Post 1 in a series of 3.
Post 2 : Machine Learning and Econometrics: Model Selection and Assessment Statistical Learning Style
Post 3: Machine Learning and Econometrics: Trees, Random Forests, and Boosting
Machine learning and artificial intelligence are the biggest topics in tech right now, and the excitement is spilling over to economics. The 2018 ASSA meetings (I did not attend, just browsed the program) had at least five sessions devoted to the topic of machine learning. Susan Athey, and Guido Imbens held a wildly popular continuing education workshop at the meetings that was later released as a webcast. At the 2017 ASSA meetings, which I did attend, there was only one or two sessions devoted to the topic of machine learning and AI in economics, but the sessions were standing room only.
I have to confess I know next to nothing about machine learning and artificial intelligence. I know that it is vaguely connected to the idea of ‘Big Data’, because of the possibility fitting (or over fitting) flexible functional forms. What I don’t know is how big does your data need to be? A lot of empirical work in agricultural economics falls decidedly in the realm of medium data. Our sample sizes are respectable, but not Amazon user clicks big.
One area I am sure it can fit well is Precision Agriculture. If you are a big ag business company, like John Deere for example, and you have data streaming in from client equipment that gives you meter-by-meter measures of field characteristics on millions of acres, I’m sure machine learning tools will be appropriate. For the rest of us I’m not sure, but I want to find out.
The Point of this Post
I conviced Todd Kuethe and Todd Hubbs to try to write a paper with me predicting commercial bank delinquency rates uring neural networks. We’re supposed to present this reasearch at the SCC-76 meetings in Kansas City on April 5, and none of us have any experience (at least I don’t) with neural networds or machine learning, but this is good motivation to figure it out!
Ag econ is great in that most of our conferences require only a proposal.
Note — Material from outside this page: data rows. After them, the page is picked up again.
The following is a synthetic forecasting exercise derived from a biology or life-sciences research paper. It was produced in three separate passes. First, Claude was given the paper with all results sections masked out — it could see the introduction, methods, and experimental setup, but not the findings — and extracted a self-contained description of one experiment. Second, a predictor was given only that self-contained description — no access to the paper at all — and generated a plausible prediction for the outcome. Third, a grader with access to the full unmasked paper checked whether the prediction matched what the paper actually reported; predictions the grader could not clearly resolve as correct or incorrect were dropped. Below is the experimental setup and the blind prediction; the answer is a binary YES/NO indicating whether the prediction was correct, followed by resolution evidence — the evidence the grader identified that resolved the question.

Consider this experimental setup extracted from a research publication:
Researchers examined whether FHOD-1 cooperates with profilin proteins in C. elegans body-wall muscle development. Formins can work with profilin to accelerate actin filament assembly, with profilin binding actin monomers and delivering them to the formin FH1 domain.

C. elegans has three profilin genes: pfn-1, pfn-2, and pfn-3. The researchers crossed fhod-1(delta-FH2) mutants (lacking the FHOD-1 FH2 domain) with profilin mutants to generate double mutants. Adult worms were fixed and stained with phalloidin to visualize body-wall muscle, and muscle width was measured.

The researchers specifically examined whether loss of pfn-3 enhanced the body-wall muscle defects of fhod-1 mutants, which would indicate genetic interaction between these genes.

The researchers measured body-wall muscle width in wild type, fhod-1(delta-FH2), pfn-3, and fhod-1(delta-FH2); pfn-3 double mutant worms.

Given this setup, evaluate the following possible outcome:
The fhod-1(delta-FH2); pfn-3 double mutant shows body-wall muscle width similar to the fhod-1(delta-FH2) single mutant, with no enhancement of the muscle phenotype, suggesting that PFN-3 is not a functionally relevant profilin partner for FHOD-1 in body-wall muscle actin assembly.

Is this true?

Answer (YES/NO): NO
Some fields make you submit a whole paper just to propose to a conference. I am sure I would never learn anything new if I had to write a whole paper before I committed to stand in front of people and talk about it. I’ve been meaning to dig into machine learning and see what it is all about for a couple of years. Now, with the committment mechanism of having to produce a paper for the SCC-76 meetings, I will at least get through the basics.
The reason I’m writing a series of blog posts about this is I think a lot of ag economists are in the same boat as me with regards to machine learning, so I will share the big picture of what I learn here. I’m going to start by going through An Introduction to Statistical Learning, with Applications in R by James, Witten, Hastie, and Tibshirani. A PDF of the book is available on the website, as is all the code and data. It is also available for purchase on Amazon.
In this series of posts I’m not going to go through the code examples, those are available on the book’s website. Instead, I’ll be working through in my own mind how the approaches of machine learning and traditional econometrics are similar and different, and how ‘big’ does your data need to be to apply machine learning with some success? As I gain insight into these questions, I’ll share them here. If you want a primer on machine learning versus traditional econometrics, this talk Susan Athey gave is a pretty good primer.